> _Material shown_
# # # # # # #
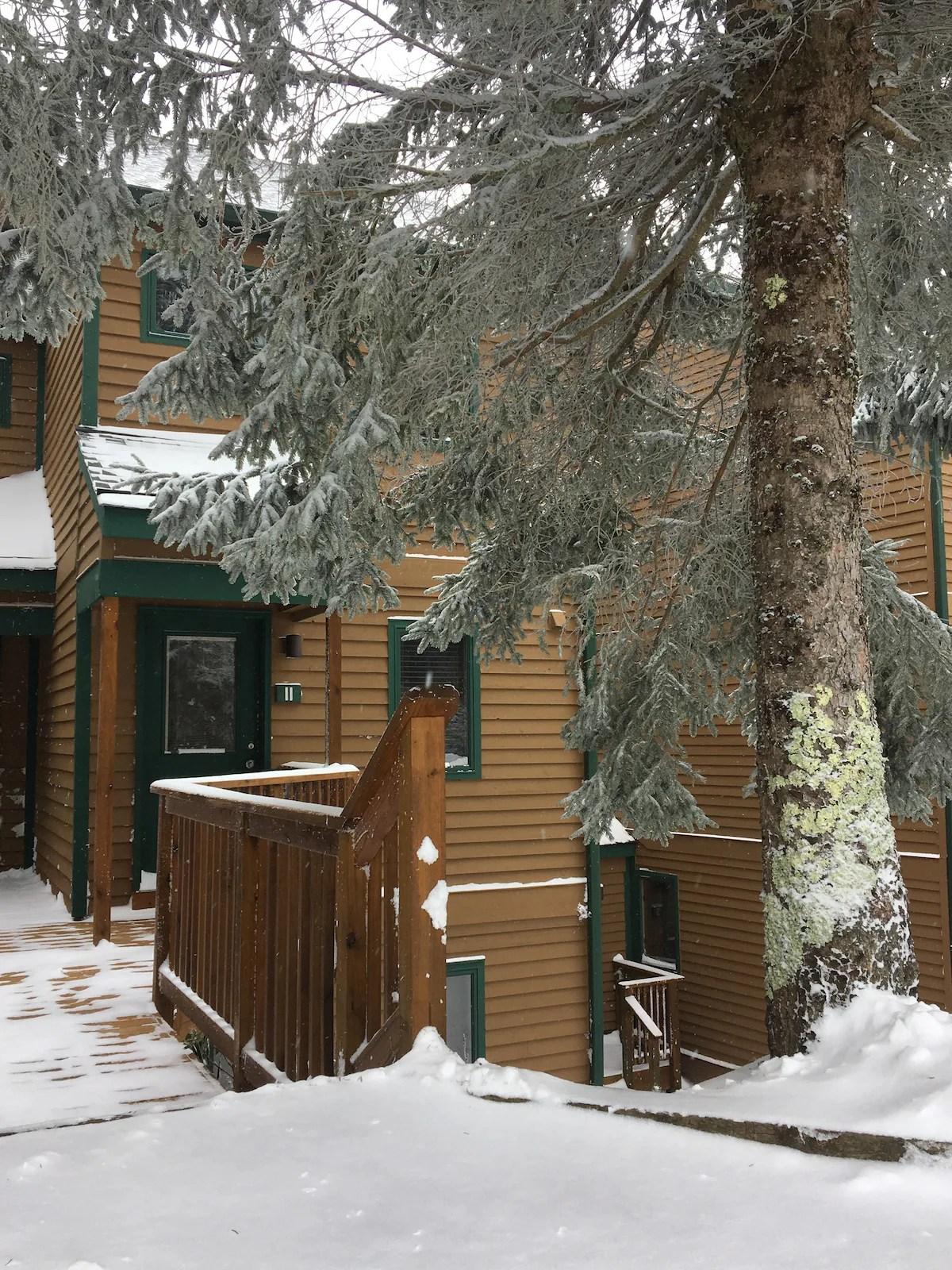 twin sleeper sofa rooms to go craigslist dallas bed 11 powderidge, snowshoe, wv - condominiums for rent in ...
# # # # # # #
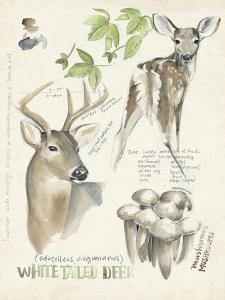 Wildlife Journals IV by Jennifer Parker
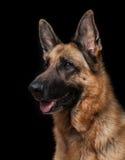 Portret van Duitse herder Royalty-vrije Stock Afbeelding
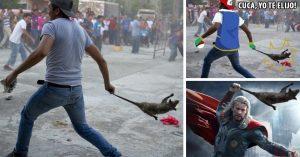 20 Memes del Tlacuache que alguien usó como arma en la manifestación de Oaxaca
# # # # # # #
Beginning with the line above that contains "Wildlife Journals IV by Jennifer Parker" and ending with the line that contains "20 Memes del", quote each line exactly, keeping out the pictures.

> _Answer to the problem_
 Wildlife Journals IV by Jennifer Parker
 Portret van Duitse herder Royalty-vrije Stock Afbeelding
 20 Memes del Tlacuache que alguien usó como arma en la manifestación de Oaxaca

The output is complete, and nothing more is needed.